Grave Surprise by Charlaine Harris

Grave Surprise by Charlaine Harris

Grave Surprise is the second book in the Harper Connelly series from Charlaine Harris. Harper is a woman with a bad past, the most obvious event being the day she was struck by lightning, leaving her with a myriad of small damages and the ability to find the dead. Unlike in other urban fantasies Harper is one of, if not the, only person in the world to have a psychic power. She and her brother, Tolliver who acts as her manager, travel the states working cases where people, or their bodies, are missing.

In Grave Surprise Harper has been hired to do a demonstration for a college professor’s class on psychics. Sure that he’s called her there to debunk her instead Harper names the occupants and cause of deaths for a little graveyard with stunning accuracy, right down to finding a new grave, a grave on top of an older grave. The newest addition the the cemetery is an eleven year old girl that Harper herself was hired to find a year ago.

The find is stunning enough for the Memphis PD, but the fact that Harper already worked the girl’s case, and that the parents moved from the city where their daughter was abducted to Memphis, not far from the graveyard, makes the local cops suspect Harper and her brother and they suspect they’ve been set up.
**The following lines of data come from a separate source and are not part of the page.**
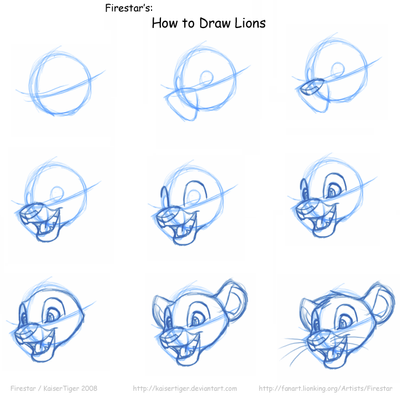 Firestar's:
How to Draw Lions

Firestar / KaiserTiger 2008 http://kaisertiger.deviantart.com http://fanart.lionking.org/Artists/Firestar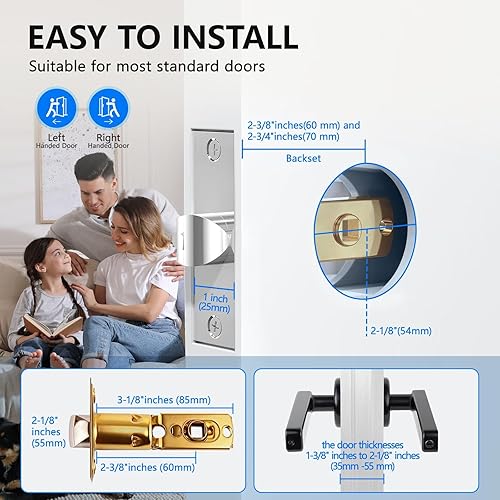 EASY TO INSTALL
Suitable for most standard doors

Left
Handed Door

Right
Handed Door

2-3/8"inches(60 mm) and
2-3/4"inches(70 mm)

Backset

1 inch
(25mm)

2-1/8"(54mm)

3-1/8"inches (85mm)

2-1/8"
inches
(55mm)

2-3/8"inches (60mm)

the door thicknesses
1-3/8" inches to 2-1/8" inches
(35mm -55 mm)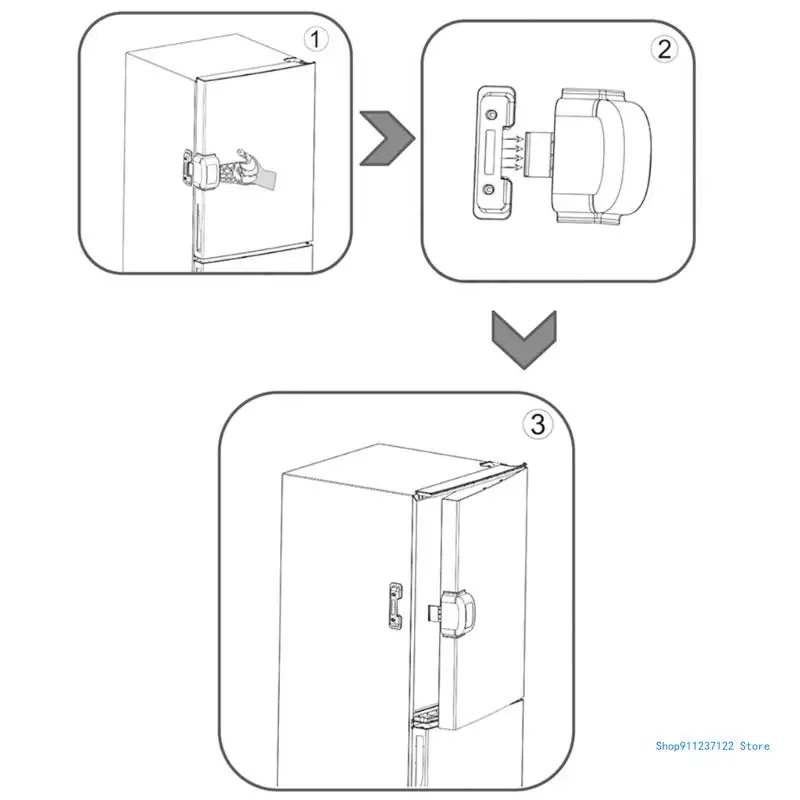 ①

②

③

Shop911237122 Store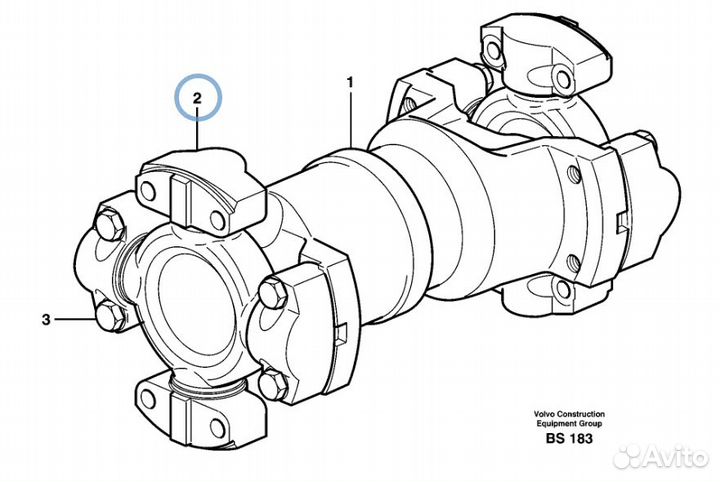 2
1
3
Volvo Construction
Equipment Group
BS 183
Avito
Harris is a veteran mystery writer more popular for her Southern Vampire series, but with the Harper Connelly books she’s turned back to her mystery roots creating a world that’s a strange combination of real and dark. The cover of Grave Surprise (first US mass market edition) features a skulled jack-in-the-box popping out of an open grave. It matches the feel of the book perfectly, implying that this world inside should be bright and whimsical, but never quite makes it out the dark shadows. Likewise Harper and her brother are both trying to help people, and trying to shed the memories of an abusive past, and instead seem to be trapped by subtle chains, like depression and fears, into living dark lives.

This is the best book in the series so far, the plot is sneaky and more compelling than the first, but just as well written and unnerving. While Harris’ other books might appeal to a more romance-oriented crowd this series has the potential to draw in fans who never thought they’d like a book like this, proving that Harris and her work should not be dismissed as another in a line of trend writers.